→ What is required:
Please transcribe the entries below without omitting a single character.

[Records from a collection]
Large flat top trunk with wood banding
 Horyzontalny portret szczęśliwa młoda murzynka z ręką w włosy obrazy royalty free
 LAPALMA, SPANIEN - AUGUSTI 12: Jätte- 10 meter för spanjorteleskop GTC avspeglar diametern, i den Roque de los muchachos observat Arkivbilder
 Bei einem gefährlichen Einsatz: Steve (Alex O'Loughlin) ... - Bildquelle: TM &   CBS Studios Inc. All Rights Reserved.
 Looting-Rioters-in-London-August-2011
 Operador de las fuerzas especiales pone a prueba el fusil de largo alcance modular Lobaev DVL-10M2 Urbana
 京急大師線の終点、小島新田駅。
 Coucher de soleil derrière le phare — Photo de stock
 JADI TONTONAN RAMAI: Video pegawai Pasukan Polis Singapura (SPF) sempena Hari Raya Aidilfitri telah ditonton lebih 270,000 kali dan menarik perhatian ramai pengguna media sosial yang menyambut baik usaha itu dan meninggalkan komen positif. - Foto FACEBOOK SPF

→ Task solution:
Large flat top trunk with wood banding
 Horyzontalny portret szczęśliwa młoda murzynka z ręką w włosy obrazy royalty free
 LAPALMA, SPANIEN - AUGUSTI 12: Jätte- 10 meter för spanjorteleskop GTC avspeglar diametern, i den Roque de los muchachos observat Arkivbilder
 Bei einem gefährlichen Einsatz: Steve (Alex O'Loughlin) ... - Bildquelle: TM &   CBS Studios Inc. All Rights Reserved.
 Looting-Rioters-in-London-August-2011
 Operador de las fuerzas especiales pone a prueba el fusil de largo alcance modular Lobaev DVL-10M2 Urbana
 京急大師線の終点、小島新田駅。
 Coucher de soleil derrière le phare — Photo de stock
 JADI TONTONAN RAMAI: Video pegawai Pasukan Polis Singapura (SPF) sempena Hari Raya Aidilfitri telah ditonton lebih 270,000 kali dan menarik perhatian ramai pengguna media sosial yang menyambut baik usaha itu dan meninggalkan komen positif. - Foto FACEBOOK SPF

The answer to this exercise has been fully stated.